- [Lista de tarefas]:
1. Extraia do texto sobre a reserva de Bitcoin, palavra por palavra, tudo o que vai desde "A criação de uma reserva estratégica" até "economista Fernando Ulrich.".
2. Reescreva em forma de lista o parágrafo do texto sobre a reserva de Bitcoin que começa com "A FBPC é uma entidade", mantendo seus fatos principais.

- [Trecho do documento]:
A criação de uma reserva estratégica de Bitcoin (BTC) no Brasil não está na agenda do governo federal e depende da coordenação de diversos agentes e entidades para se concretizar, segundo disse Pedro Guerra, chefe de gabinete do vice-presidente Geraldo Alckmin, em entrevista ao economista Fernando Ulrich.
Guerra explicou que sua manifestação a favor da criação de uma reserva de Bitcoin durante a cerimônia de posse dos novos diretores da Frente Parlamentar pelo Brasil Competitivo (FPBC) teve como objetivo ampliar o debate sobre o tema tanto no Congresso Nacional quanto na sociedade brasileira, mas não se trata de uma política de governo.
Na ocasião, Guerra afirmou em seu discurso que “debater com rigor a constituição de uma reserva soberana de valor de Bitcoin é de interesse público e será determinante para a nossa prosperidade.”
A FBPC é uma entidade formada por mais de 200 parlamentares cujo objetivo é discutir e propor soluções para reduzir o chamado Custo Brasil: entraves burocráticos, econômicos e jurídicos que prejudicam a eficiência operacional e a competitividade das empresas brasileiras, causando prejuízos estimados em R$ 1,7 trilhão ao ano – 19% do PIB nacional.
Nos próximos dois anos, a agenda da FPBC terá como foco a economia digital, abordando temas como inteligência artificial (AI) e transformação digital no mercado de trabalho. O Bitcoin e as criptomoedas, no entanto, não estão na pauta das discussões.
Diante dessa lacuna, Guerra entendeu que deveria chamar a atenção dos parlamentares para a importância de estudar e compreender o Bitcoin como um instrumento de aprimoramento da gestão pública e da política monetária:
“Eu achei importante dedicar um trecho da minha fala a esse tema porque seria efetivamente útil para os trabalhos da frente. Em segundo lugar, porque o Bitcoin não é uma abstração, é uma coisa que já está aí há belos 16 anos e que passou pelo teste da realidade em muitos momentos desde então.”

(Dados de origem)
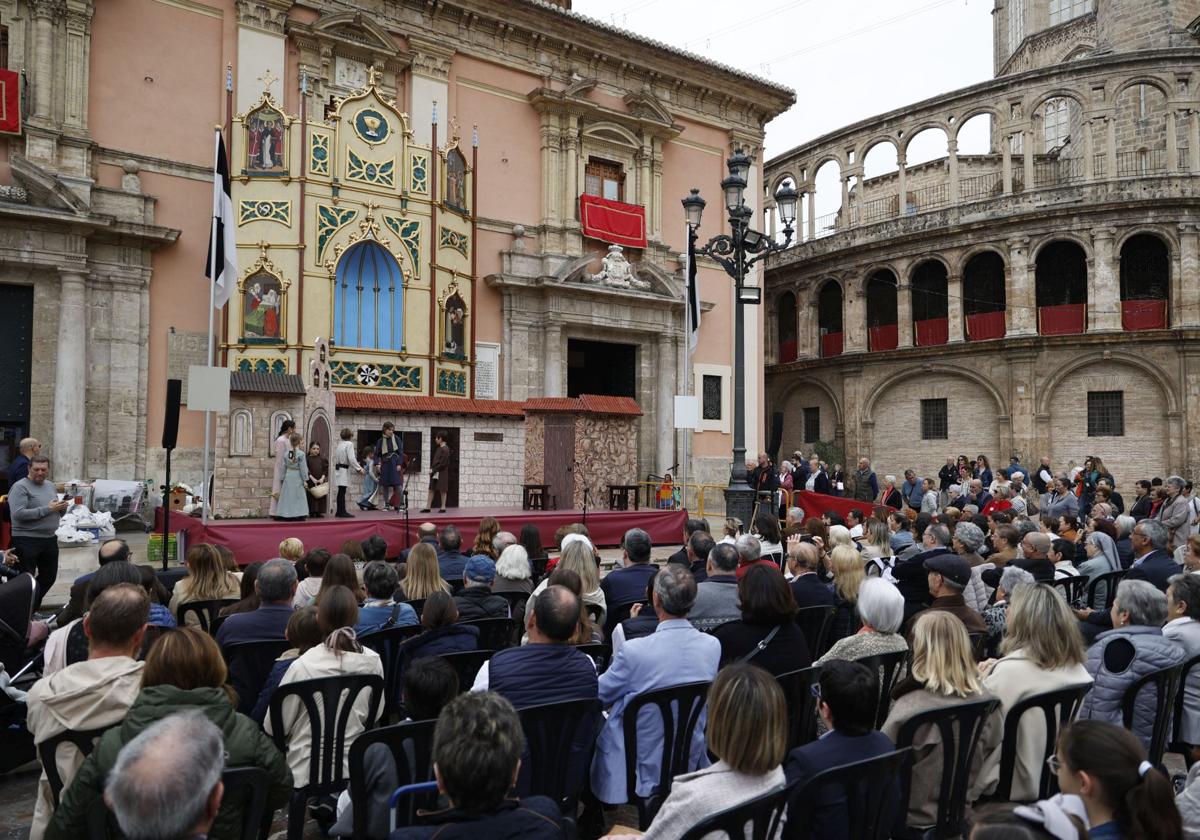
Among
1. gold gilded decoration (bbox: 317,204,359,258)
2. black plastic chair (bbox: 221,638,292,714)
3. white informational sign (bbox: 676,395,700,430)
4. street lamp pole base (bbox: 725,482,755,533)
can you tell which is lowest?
black plastic chair (bbox: 221,638,292,714)

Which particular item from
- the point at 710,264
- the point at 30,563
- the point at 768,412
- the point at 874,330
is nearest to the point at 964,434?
the point at 874,330

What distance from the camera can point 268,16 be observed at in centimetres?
1723

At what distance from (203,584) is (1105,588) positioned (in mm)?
6977

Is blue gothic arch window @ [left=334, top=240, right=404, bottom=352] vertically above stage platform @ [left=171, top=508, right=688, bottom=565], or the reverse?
blue gothic arch window @ [left=334, top=240, right=404, bottom=352]

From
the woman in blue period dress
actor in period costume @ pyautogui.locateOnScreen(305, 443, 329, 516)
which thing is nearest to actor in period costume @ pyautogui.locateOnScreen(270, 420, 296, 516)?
the woman in blue period dress

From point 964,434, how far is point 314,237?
2037 cm

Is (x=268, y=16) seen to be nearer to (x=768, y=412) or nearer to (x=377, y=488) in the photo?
(x=377, y=488)

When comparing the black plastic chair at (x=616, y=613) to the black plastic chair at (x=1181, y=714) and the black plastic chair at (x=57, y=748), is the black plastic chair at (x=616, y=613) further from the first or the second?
the black plastic chair at (x=57, y=748)

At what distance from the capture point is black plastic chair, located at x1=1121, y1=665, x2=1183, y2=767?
394cm

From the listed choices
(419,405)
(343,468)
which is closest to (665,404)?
(419,405)

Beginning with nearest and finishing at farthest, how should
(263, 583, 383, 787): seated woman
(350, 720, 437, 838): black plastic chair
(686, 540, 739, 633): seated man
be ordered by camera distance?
(350, 720, 437, 838): black plastic chair, (263, 583, 383, 787): seated woman, (686, 540, 739, 633): seated man

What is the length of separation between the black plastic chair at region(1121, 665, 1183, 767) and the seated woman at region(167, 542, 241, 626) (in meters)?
5.45

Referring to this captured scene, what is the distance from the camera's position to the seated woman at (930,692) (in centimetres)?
333

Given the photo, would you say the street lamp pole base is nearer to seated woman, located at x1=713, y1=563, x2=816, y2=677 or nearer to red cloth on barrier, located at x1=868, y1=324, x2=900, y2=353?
seated woman, located at x1=713, y1=563, x2=816, y2=677
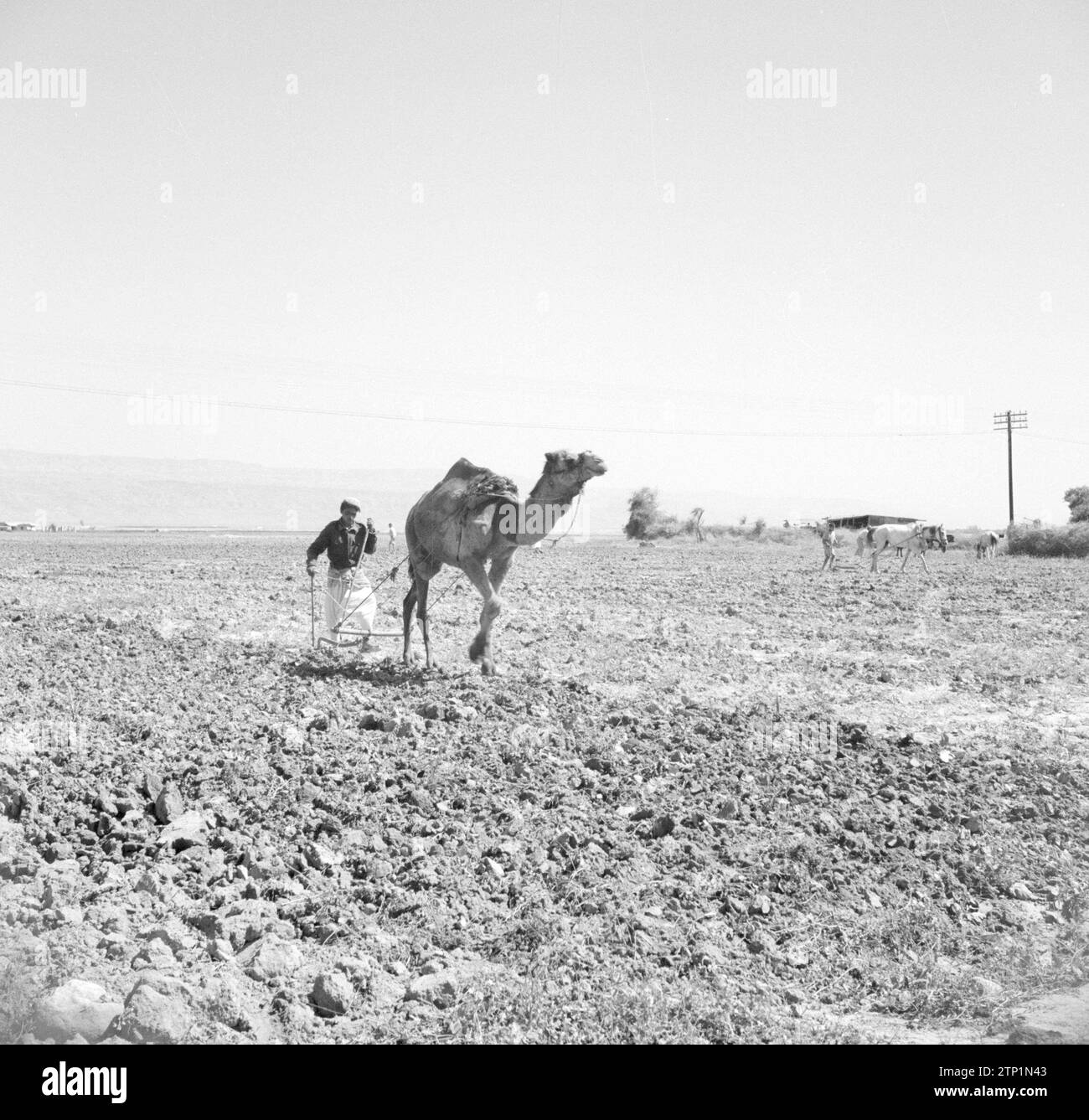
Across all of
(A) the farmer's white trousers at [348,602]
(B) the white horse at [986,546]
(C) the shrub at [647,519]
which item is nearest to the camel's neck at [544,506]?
(A) the farmer's white trousers at [348,602]

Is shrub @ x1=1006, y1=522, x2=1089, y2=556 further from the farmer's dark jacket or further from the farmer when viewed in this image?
the farmer's dark jacket

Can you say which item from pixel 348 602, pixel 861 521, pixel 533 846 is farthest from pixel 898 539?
pixel 861 521

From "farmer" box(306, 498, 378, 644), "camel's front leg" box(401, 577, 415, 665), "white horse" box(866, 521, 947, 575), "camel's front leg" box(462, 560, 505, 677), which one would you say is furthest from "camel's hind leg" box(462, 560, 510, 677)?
"white horse" box(866, 521, 947, 575)

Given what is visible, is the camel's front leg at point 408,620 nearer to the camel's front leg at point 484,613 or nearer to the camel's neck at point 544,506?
the camel's front leg at point 484,613

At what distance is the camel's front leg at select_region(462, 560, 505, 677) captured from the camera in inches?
364

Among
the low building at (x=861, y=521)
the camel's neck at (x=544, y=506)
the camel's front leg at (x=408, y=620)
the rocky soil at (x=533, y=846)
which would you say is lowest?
the rocky soil at (x=533, y=846)

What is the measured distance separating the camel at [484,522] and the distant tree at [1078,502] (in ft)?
151

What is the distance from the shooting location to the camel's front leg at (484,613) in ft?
30.4

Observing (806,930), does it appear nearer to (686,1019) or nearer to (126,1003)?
(686,1019)

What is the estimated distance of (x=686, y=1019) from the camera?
11.7 feet

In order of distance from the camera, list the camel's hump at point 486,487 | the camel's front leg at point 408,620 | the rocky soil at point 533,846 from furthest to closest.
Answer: the camel's front leg at point 408,620 → the camel's hump at point 486,487 → the rocky soil at point 533,846

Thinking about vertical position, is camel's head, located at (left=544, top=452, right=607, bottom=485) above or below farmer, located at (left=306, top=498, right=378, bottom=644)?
above

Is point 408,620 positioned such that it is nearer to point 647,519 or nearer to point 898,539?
point 898,539

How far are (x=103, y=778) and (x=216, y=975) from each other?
2.57m
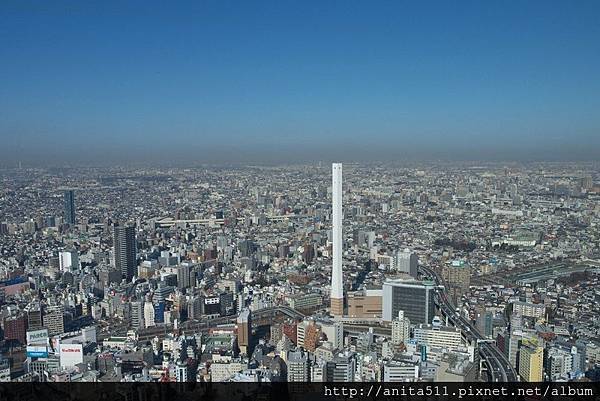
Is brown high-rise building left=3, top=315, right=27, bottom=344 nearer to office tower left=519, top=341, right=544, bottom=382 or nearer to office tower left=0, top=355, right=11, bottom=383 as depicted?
office tower left=0, top=355, right=11, bottom=383

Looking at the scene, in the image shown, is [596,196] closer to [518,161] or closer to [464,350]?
[518,161]

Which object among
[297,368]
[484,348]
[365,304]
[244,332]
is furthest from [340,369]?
[365,304]

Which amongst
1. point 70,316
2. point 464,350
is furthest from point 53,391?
point 464,350

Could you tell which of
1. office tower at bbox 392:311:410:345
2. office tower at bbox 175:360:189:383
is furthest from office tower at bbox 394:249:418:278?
office tower at bbox 175:360:189:383

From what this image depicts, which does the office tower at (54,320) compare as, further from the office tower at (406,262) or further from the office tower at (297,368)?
the office tower at (406,262)

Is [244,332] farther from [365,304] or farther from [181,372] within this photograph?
[365,304]

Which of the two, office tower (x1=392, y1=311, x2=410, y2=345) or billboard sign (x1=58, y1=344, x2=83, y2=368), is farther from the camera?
office tower (x1=392, y1=311, x2=410, y2=345)
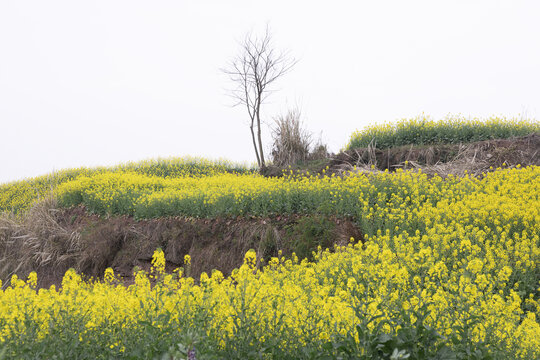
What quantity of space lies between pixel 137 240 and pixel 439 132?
11.5m

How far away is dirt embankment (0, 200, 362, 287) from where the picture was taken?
8.45 meters

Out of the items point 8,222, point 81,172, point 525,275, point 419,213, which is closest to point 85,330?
point 525,275

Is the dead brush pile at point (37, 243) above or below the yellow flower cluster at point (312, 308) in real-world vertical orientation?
below

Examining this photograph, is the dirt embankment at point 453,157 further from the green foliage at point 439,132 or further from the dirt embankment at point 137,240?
the dirt embankment at point 137,240

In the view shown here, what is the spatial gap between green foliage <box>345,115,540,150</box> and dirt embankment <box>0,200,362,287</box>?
7.97 metres

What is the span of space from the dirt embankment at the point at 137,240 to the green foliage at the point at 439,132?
26.1 ft

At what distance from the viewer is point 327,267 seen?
594 cm

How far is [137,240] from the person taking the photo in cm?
1103

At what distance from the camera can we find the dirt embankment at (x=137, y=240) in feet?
27.7

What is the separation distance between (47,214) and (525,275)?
13600 millimetres

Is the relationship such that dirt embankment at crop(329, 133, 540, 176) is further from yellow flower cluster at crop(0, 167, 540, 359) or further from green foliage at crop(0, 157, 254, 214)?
green foliage at crop(0, 157, 254, 214)

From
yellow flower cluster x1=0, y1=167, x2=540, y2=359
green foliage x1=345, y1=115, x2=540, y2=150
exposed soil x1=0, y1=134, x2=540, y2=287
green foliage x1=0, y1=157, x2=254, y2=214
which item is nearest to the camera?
yellow flower cluster x1=0, y1=167, x2=540, y2=359

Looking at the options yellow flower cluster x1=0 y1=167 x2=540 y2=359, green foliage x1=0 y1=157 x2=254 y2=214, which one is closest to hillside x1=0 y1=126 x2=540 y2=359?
yellow flower cluster x1=0 y1=167 x2=540 y2=359

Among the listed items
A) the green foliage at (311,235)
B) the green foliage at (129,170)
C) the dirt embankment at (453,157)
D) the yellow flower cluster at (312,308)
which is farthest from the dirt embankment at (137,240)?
the green foliage at (129,170)
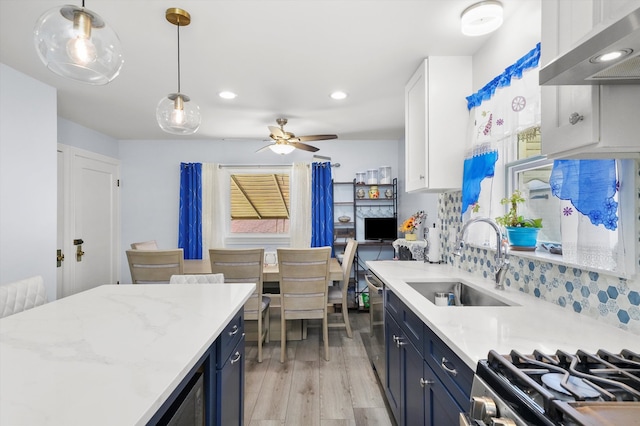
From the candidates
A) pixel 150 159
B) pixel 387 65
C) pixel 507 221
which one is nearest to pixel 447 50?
pixel 387 65

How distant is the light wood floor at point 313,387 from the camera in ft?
6.88

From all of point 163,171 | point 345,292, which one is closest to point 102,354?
point 345,292

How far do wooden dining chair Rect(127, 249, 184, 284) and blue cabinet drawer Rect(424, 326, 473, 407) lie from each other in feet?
7.57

- [Respostas]:
1.
A criação de uma reserva estratégica de Bitcoin (BTC) no Brasil não está na agenda do governo federal e depende da coordenação de diversos agentes e entidades para se concretizar, segundo disse Pedro Guerra, chefe de gabinete do vice-presidente Geraldo Alckmin, em entrevista ao economista Fernando Ulrich.

2.
- Entidade formada por mais de 200 parlamentares.
- Seu objetivo é discutir e propor soluções para reduzir o chamado Custo Brasil.
- O Custo Brasil reúne entraves burocráticos, econômicos e jurídicos que prejudicam a eficiência operacional e a competitividade das empresas brasileiras.
- Os prejuízos estimados chegam a R$ 1,7 trilhão ao ano, o que equivale a 19% do PIB nacional.